Sneaking up on yourself in the practice room
I enjoy taking a voice lesson with an excellent teacher. It is a wonderful experience to switch back to the other side of the teacher-student equation, and I can often sort out a vocal issue more easily with another teacher than on my own.
But all singers who practice must learn how to work on their own most of the time. How can we make better progress, and maybe even breakthroughs, independently? This can be tricky, because the person giving the orders is the person taking the orders. The dynamic is very different from putting yourself in the hands of a trusted mentor, and taking their input. But should it be? Can we make practice a little more like a good lesson? I do believe we can!

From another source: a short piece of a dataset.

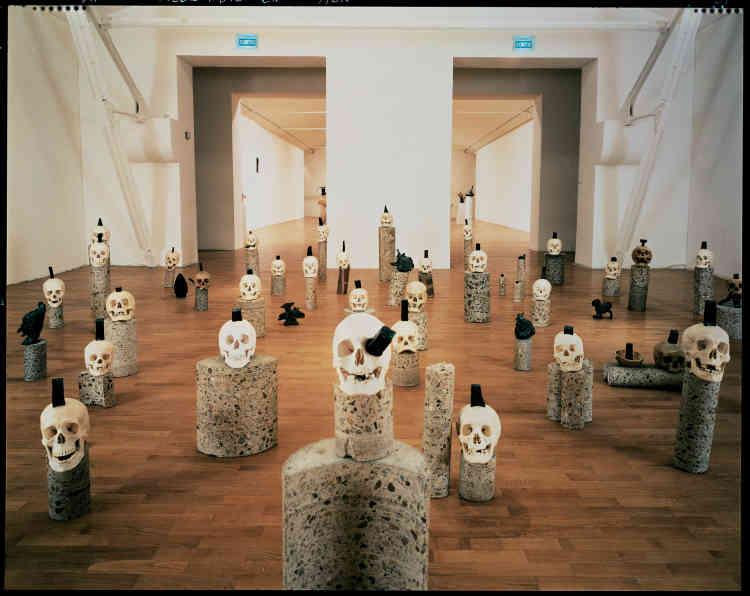 «Œuvre emblématique des années sculptures au titre aussi énigmatique que l'œuvre elle-même. Intérêt pour la mort avec laquelle Erik Dietman flirtera jusqu'au baiser final. Réflexion sur la création, repartir du carré que les têtes fixent sur le mur qui leur fait face.»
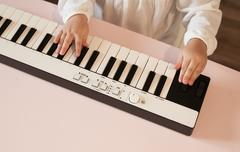 Little girl's hands playing electronic piano Stock Photos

First off, and perhaps obviously, you can use recording technology to hear what you are doing. If you vocalize for a minute, then listen, you can start to connect causes to effects. I have found it best to record very short sections at a time, no more than two minutes. Some of my best practicing comes with snippets of a minute or less.
As you listen, pretend that you are listening to someone other than yourself, someone who has become your lifelong student. Be a teacher that this singing student can trust. Be kind, clear, and honest. It might help to write down some notes about what you are hearing, and something for them to try. When something sounds good on the recording (you as teacher can define what good is), have the student write a short note about what it felt like and what concept or action was operating. Switching roles from teacher to student, and always being kind to the “other” and to “yourself”, will help your practice sessions.

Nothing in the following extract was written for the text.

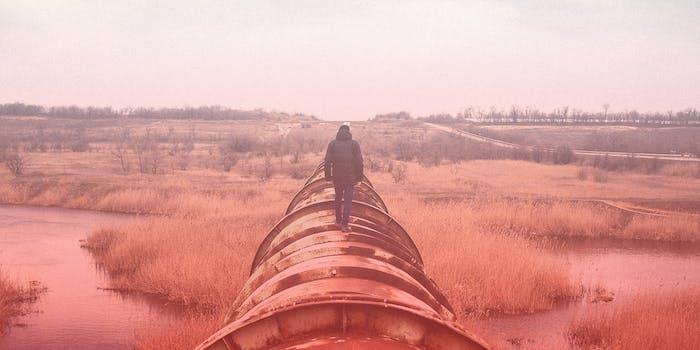 A man walks on an industrial pipeline.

Another major way to make progress in the practice room is to be willing to experiment a lot. Overdo everything. When you feel like you are “on to something” technically, test the heck out of it, try its apparent opposite, try to capture it in writing and in recorded sound. Draw a picture or invent a temporary maxim to say out loud – any reinforcement you can think of. You will get some wild results sometimes as you find that things that sounded so great in your head are bad on a recording and there will be other times when a really crazy concept gets you into some good stuff.
Sometimes you will hate everything you do, but as time goes on, and vocal freedom is approximated, there will be more times when you love what you are doing. If you have been studying voice for a number of years and don’t like your singing significantly more than after year one, you need to make some changes.
You cannot reasonably expect that every time you sing, you will sound and feel exactly the same. Probably you will not be able to do the same warmups or solve a technical problem in the same manner for your whole singing life. Get used to surprises. Create some of your own surprises in the practice room by experimenting, listening, studying, and wondering.